>> Start Quoted passage
And to also notice and allow in and embrace the things that you may already do that reflect that. So for me like sitting in positions where I experienced pressure or rhythm, or some other kind of sensory feedback loop, or sunglasses on public transport where as fluorescent lighting or listening to a specific song on loop for a month, cutting out itchy labels, given myself tonnes of time and practice to adjust to new rhythms, stuff like that. I want to go on a tangent before we dive into the, the framework and the idea of sensory congruency. And the more practical aspects of it.

And to do this because of how many of you are creative and to kind of set the scene a little bit to what I'm talking about, which is really about this attunement to energetics right to patterns, to emergent forms to deep dive, emerging in singular areas of focus. So or if you have been assigned ADHD status, there may be several areas of focus at once. And I'm going to share some research in a minute that you may have read if you have my book loss ecology. Or you may know about if you've taken the mini course, interdependence protocol, which is also available in the discord, or you're in The SOLA System, you'll know what I'm talking about.

Anyway, so the tangent I want to go on to begin to speak about this orientation, this perceptual orientation to or this embodied sensitivity to energetics and systems thinking and patterns in a whole is to speak to artistic sensibility. And those of you that have this keen sense of aesthetics and sensory meanings, or who are super good at a very particular way, a particular language, like using written language, or mathematical language, something like this.

Okay, so storytime, I studied art, and then Sonic arts. And for a couple of years, I was involved in the improvised music scene in London, and a very specific niche within it. And so this involved doing live gigs, where I would be, you know, in a room with an audience with other musicians and sound artists. And we would be communicating to each other through sound. And using sound to replicate the existing energetic environment of the room with the, with the audience in it, well, this is how I thought of it anyway, and connect with that, and then transform that energetic space to kind of take it somewhere else. So improvised, starting where we're at, and then taking it somewhere new. And I remember this intention that I had to transform the room right to, to grab them energetically, and then give them an embodied experience with sound. And with the other sound artists or musicians, as well, where we would all going on this kind of same energetic journey. And then after a couple of years, I started experimenting with adding my body. So I did a few performances were one of them, I had light senses strapped to my body, and then they were hooked up to speakers, and then I gave the audience torches, and they would wave the torches in the dark, and then they could kind of see me and I was dressed in black with these kind of black light sensors on me and then their torch waves waving around their torches would then create sound. And it was a good idea in theory, but somewhat lacklustre in its realisation I didn't really know what to do with myself on stage. They didn't really know what to do.
>> End Quoted passage
>> Start Entries
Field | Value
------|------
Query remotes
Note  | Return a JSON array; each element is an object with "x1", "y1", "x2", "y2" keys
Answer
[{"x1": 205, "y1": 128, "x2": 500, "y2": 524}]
>> End Entries
Short task ->
Revise the talk from "And to do this" up to and including "I'm talking about." by putting "short course" in place of "mini course", and write out the updated passage.

Result ->
And to do this because of how many of you are creative and to kind of set the scene a little bit to what I'm talking about, which is really about this attunement to energetics right to patterns, to emergent forms to deep dive, emerging in singular areas of focus. So or if you have been assigned ADHD status, there may be several areas of focus at once. And I'm going to share some research in a minute that you may have read if you have my book loss ecology. Or you may know about if you've taken the short course, interdependence protocol, which is also available in the discord, or you're in The SOLA System, you'll know what I'm talking about.